Copyright: YLabs. Photographer: Majdi Osman.
The YBank membership card for adolescents participating in a pilot study of financial incentives

With Rwandan adolescents, YLabs designed YBank, a new approach to improve antiretroviral treatment adherence, currently being piloted in Rwanda with the Rwanda Biomedical Centre. The YBank program combines short and long-term financial incentives with peer support, access to banking and financial literacy training. But is it ethical to pay adolescents to take their medications?
Researchers from YLabs and from the Harvard TH Chan School of Public Health’s Department of Global Health and Population investigated whether it is ethical to incentivize teens to take antiretroviral therapy. Payment for antiretroviral and other medication adherence is an accepted practice for adults. Our JME paper examines three ethical concerns about incentivizing adolescents with HIV to take antiretrovirals that might be more serious for adolescents than for adults.

First, might incentives be so powerful in adolescents that they coerce or force them to take treatment against their will, undermining their independent, autonomous choice? Second, is it unfair to reward those adolescents who successfully take treatment, when some barriers to taking medication might be beyond other adolescents’ control?
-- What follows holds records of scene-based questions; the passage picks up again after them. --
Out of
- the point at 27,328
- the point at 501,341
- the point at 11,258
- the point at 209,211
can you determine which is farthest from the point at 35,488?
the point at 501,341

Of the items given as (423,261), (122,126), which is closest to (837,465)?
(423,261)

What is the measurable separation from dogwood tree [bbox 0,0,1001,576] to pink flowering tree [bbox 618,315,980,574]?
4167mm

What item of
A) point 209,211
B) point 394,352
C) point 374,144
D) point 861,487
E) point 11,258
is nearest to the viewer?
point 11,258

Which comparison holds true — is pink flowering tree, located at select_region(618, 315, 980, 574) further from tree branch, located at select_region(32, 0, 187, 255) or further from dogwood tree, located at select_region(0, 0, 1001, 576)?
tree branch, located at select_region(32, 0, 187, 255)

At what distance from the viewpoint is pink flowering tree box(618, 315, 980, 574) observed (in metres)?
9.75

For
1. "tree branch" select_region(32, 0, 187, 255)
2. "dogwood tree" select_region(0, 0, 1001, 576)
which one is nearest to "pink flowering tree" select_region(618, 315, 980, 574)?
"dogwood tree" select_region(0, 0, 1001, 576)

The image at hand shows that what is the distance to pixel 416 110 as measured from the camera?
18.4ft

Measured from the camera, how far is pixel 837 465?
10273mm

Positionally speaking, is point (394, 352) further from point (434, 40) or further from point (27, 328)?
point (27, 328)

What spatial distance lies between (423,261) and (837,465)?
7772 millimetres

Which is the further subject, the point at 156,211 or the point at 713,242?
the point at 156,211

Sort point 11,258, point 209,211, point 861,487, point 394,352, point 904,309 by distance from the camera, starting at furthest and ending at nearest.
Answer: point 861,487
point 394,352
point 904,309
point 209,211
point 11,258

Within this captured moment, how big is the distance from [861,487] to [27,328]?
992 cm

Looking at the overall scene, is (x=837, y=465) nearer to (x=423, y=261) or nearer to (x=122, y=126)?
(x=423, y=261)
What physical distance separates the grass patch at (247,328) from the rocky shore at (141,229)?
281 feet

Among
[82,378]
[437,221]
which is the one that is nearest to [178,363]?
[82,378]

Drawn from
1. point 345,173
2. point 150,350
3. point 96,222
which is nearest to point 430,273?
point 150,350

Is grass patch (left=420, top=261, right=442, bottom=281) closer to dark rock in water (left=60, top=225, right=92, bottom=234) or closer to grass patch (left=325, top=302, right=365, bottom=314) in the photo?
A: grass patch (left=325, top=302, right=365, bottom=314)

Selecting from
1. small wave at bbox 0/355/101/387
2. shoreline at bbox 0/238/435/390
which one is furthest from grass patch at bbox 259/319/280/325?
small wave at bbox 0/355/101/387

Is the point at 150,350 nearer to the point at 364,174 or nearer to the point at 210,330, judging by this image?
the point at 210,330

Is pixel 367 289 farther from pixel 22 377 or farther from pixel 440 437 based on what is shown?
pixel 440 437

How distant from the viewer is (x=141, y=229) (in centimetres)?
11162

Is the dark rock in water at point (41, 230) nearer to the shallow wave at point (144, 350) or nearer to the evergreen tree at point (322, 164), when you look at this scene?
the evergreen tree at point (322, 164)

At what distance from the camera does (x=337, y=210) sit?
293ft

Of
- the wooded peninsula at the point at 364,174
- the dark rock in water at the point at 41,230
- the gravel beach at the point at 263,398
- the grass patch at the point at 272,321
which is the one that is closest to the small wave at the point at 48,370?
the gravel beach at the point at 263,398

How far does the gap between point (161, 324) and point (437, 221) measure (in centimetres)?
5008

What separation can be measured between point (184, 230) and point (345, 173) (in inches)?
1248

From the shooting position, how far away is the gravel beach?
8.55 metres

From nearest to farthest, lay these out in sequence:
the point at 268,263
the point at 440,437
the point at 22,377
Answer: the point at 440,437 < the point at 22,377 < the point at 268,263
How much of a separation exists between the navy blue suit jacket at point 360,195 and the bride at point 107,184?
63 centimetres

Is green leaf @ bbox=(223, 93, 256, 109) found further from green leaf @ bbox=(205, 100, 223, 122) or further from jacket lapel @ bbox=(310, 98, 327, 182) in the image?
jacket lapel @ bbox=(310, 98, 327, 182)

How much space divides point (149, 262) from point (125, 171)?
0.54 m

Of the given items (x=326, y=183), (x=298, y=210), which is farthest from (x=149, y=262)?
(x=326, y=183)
Finally, might giving adolescents money to take medicines ‘crowd out’ their own personal motivations to take treatment, making them less motivated to adhere once the incentive is withdrawn, and potentially foiling the formation of healthy habits and attitudes for their adult lives?

The JME paper’s conclusion is that if incentives are acceptable for adults, then they generally ought to be considered acceptable for adolescents, as long as several conditions are met, and depending on several unanswered questions. More research is needed on the consequences of incentivizing adolescents; in particular, on the voluntariness of their participation in incentive programs, on the use of the awards gained (e.g. whether friends or family appropriate funds), and on what happens after incentives are withdrawn. In our project, we’ll work closely with teens, parents, and clinic staff to understand the acceptability of financial incentives. We also hope to be able to investigate the validity of these potential ethical concerns, weighed against the potential benefits of incentives on adolescents’ health and well-being.